Entre las principales novedades destaca el establecimiento de un límite del 35% de la cifra de negocios neta anual —o del grupo empresarial al que pertenezcan— para la recepción de publicidad estatal. Aquellos medios o plataformas que superen ese porcentaje con fondos públicos no podrán optar a nueva publicidad estatal. Con esta medida se pretende evitar que la subsistencia económica de determinados medios dependa en exceso de los fondos públicos, reforzando así su independencia y reduciendo el riesgo de posibles influencias políticas. No obstante, este límite podría generar debate, ya que en determinados contextos económicos o en mercados publicitarios reducidos podría afectar a la viabilidad de algunos medios.

La norma introduce una excepción para aquellos medios cuya cifra de negocios no supere los dos millones de euros y cuya audiencia se concentre al menos en un 70% en un máximo de tres comunidades autónomas limítrofes. Estas condiciones deberán certificarse anualmente por un agente externo independiente. Esta previsión trata de proteger a los medios locales o de menor tamaño, favoreciendo el pluralismo territorial, aunque también implica mayores exigencias administrativas y una posible carga burocrática añadida.

El anteproyecto refuerza además las obligaciones de transparencia. Los medios y plataformas que deseen recibir publicidad estatal deberán hacer pública su denominación, la identidad de sus titulares directos o indirectos con capacidad de influencia y el importe total anual de fondos públicos recibidos.

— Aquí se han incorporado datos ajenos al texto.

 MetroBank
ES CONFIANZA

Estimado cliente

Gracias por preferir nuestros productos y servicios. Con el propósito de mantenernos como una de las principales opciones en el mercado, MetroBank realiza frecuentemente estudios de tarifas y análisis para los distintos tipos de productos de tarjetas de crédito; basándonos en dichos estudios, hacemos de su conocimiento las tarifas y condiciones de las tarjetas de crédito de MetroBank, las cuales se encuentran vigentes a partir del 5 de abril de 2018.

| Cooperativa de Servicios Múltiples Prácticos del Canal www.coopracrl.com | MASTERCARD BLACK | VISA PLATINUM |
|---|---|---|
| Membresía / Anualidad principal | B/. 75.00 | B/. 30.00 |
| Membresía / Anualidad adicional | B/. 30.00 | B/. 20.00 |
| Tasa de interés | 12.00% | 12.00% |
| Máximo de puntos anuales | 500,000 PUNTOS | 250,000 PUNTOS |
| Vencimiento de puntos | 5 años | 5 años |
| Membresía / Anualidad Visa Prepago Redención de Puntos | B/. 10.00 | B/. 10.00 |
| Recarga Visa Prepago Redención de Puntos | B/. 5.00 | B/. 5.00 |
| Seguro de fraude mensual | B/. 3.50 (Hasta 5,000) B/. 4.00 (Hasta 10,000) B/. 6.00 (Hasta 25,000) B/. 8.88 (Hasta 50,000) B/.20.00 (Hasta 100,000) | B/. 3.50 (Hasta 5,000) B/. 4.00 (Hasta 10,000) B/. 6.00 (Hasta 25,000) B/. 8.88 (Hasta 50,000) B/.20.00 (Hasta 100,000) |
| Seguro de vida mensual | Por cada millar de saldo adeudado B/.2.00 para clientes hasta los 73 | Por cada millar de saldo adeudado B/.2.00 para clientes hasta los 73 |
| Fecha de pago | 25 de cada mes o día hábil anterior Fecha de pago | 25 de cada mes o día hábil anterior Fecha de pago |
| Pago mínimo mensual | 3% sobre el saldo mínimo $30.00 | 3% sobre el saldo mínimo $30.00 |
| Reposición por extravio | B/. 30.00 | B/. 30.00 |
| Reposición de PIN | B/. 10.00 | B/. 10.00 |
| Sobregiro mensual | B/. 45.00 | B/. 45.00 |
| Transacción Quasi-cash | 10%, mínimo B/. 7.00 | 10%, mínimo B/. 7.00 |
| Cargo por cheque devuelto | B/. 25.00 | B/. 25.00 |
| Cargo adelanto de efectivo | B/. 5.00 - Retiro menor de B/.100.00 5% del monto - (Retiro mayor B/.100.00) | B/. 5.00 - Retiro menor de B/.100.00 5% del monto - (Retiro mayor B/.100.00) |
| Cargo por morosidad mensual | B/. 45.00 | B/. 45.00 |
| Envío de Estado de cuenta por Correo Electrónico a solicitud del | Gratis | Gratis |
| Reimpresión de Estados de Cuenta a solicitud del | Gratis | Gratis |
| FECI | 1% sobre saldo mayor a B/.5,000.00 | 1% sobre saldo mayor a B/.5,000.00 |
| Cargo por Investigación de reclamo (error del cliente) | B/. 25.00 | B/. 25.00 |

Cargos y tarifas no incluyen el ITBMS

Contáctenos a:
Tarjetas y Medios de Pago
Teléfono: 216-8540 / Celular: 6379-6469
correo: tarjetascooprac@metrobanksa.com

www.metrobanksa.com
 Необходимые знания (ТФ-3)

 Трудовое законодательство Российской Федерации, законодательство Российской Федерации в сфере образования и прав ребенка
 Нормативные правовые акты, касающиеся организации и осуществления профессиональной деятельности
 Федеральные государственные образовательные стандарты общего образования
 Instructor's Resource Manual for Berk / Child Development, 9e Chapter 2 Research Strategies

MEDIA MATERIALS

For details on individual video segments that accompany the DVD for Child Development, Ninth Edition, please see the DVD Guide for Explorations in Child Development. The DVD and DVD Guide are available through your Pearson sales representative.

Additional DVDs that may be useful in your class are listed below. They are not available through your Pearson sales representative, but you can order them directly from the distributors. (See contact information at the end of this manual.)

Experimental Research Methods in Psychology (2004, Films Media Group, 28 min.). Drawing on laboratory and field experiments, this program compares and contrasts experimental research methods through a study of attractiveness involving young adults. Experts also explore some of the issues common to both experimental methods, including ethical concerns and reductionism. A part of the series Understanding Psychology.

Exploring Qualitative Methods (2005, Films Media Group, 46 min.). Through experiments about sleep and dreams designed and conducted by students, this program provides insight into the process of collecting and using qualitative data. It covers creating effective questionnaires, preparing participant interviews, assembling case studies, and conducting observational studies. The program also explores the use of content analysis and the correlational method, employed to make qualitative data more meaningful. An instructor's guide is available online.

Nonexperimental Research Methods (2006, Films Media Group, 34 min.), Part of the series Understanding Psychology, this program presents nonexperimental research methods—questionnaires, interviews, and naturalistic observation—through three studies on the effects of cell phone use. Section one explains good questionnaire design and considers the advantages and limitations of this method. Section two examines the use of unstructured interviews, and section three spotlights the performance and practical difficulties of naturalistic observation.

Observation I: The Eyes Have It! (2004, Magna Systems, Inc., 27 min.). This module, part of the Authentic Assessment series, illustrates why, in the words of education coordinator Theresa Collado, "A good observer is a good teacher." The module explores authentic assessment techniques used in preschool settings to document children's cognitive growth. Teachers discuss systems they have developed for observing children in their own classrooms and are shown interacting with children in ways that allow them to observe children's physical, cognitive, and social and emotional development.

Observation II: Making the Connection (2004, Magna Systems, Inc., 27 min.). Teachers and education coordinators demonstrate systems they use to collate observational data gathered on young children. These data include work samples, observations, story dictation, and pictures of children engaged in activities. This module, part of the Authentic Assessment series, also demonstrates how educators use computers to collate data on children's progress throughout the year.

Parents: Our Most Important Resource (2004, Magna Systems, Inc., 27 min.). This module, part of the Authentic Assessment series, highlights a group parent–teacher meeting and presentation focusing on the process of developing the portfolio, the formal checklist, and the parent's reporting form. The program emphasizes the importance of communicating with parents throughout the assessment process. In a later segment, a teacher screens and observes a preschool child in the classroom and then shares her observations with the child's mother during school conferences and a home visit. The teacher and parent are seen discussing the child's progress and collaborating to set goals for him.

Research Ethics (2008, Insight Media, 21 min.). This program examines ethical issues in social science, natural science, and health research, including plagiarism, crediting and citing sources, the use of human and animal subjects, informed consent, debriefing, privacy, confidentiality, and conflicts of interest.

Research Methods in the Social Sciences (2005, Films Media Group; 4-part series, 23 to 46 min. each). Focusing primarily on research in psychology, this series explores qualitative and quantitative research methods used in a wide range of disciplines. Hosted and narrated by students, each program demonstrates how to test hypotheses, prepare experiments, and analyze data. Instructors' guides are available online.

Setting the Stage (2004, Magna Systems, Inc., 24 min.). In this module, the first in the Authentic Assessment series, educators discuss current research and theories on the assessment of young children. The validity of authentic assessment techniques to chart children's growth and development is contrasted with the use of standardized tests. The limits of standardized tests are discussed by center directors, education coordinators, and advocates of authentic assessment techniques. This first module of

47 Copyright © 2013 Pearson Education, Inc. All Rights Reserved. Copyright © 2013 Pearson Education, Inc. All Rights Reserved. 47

Asimismo, deberán emplear sistemas de medición de audiencia con metodologías transparentes conforme a la normativa europea. Estas medidas suponen un avance en el control del gasto público y en la rendición de cuentas, aunque pueden implicar mayores costes de cumplimiento para los operadores.

En la planificación de las campañas, se establece que la difusión se realizará preferentemente a través de medios de carácter informativo, entendidos como aquellos que ofrecen noticias y contenidos de actualidad con responsabilidad editorial. Esta previsión busca garantizar la pluralidad informativa y la función de interés general de la publicidad institucional, aunque puede abrir debates interpretativos sobre qué se considera exactamente “medio informativo” y cómo afectará a la competencia entre distintos soportes.

La regulación abarcará tanto la publicidad institucional como la de carácter industrial, comercial o mercantil, ampliando su alcance. En cuanto al control del gasto, se refuerza la cooperación entre el Estado y las comunidades autónomas, atribuyendo a la Comisión Nacional de los Mercados y la Competencia (CNMC) la función de seguimiento de la asignación del gasto publicitario. El informe anual será aprobado por el Consejo de Ministros y presentado a las Cortes antes del 30 de junio, incluyendo información detallada sobre los destinatarios finales de los fondos, lo que contribuye a una mayor transparencia.

En definitiva, el anteproyecto representa un esfuerzo por modernizar y europeizar la regulación de la publicidad pública, reforzando la independencia y el control del gasto. Sin embargo, su impacto real dependerá de su aplicación práctica y de su capacidad para equilibrar la transparencia y la pluralidad con la sostenibilidad económica de los medios".